- **What is asked**
Copy out the material below word for word, omitting the pictures.
======== Stored rows
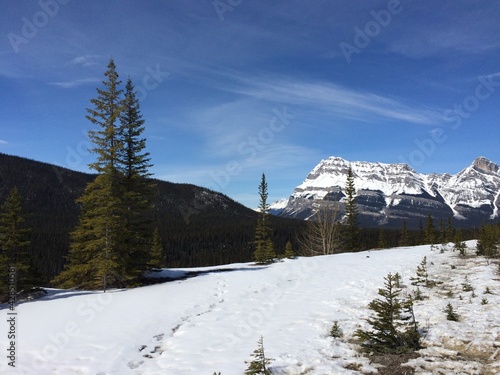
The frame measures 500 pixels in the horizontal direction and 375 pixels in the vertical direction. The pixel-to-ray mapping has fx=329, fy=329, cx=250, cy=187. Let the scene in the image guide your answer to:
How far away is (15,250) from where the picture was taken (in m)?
19.1

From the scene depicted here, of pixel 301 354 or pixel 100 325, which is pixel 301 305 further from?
pixel 100 325

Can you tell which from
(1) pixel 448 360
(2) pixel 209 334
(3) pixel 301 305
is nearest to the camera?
(1) pixel 448 360

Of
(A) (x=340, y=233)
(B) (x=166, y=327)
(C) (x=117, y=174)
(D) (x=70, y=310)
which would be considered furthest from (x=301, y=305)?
(A) (x=340, y=233)

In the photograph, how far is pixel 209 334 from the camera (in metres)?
10.7

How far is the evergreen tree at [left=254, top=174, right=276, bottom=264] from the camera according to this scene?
33.1 meters

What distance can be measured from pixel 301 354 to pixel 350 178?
5174cm

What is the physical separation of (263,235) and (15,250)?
97.7ft

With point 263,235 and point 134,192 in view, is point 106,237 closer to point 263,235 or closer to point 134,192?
Result: point 134,192

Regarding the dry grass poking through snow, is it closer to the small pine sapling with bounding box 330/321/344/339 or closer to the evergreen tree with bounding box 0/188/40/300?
the small pine sapling with bounding box 330/321/344/339

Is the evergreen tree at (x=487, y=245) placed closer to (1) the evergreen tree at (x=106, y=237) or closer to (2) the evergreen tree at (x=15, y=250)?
(1) the evergreen tree at (x=106, y=237)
================
- **Worked solution**
The frame measures 500 pixels in the horizontal direction and 375 pixels in the vertical direction. The pixel-to-ray mapping has fx=329, fy=329, cx=250, cy=187. Let the scene in the image guide your answer to:
How far away is (15,250) from where the picture was taken (in m)?
19.1

From the scene depicted here, of pixel 301 354 or pixel 100 325, which is pixel 301 305 further from?
pixel 100 325

Can you tell which from
(1) pixel 448 360
(2) pixel 209 334
(3) pixel 301 305
is nearest to the camera?
(1) pixel 448 360

Of
(A) (x=340, y=233)
(B) (x=166, y=327)
(C) (x=117, y=174)
(D) (x=70, y=310)
which would be considered furthest from (x=301, y=305)?
(A) (x=340, y=233)

In the photograph, how far is pixel 209 334 from the camera (in metres)?
10.7

How far is the evergreen tree at [left=254, top=174, right=276, bottom=264] from the camera according to this scene?
33.1 meters

What distance can be measured from pixel 301 354 to pixel 350 178?
5174cm

What is the physical separation of (263,235) and (15,250)?
97.7ft

With point 263,235 and point 134,192 in view, is point 106,237 closer to point 263,235 or closer to point 134,192?
Result: point 134,192

Regarding the dry grass poking through snow, is it closer to the small pine sapling with bounding box 330/321/344/339 or closer to the evergreen tree with bounding box 0/188/40/300?
the small pine sapling with bounding box 330/321/344/339

Is the evergreen tree at (x=487, y=245) placed closer to (1) the evergreen tree at (x=106, y=237) or closer to (2) the evergreen tree at (x=15, y=250)?
(1) the evergreen tree at (x=106, y=237)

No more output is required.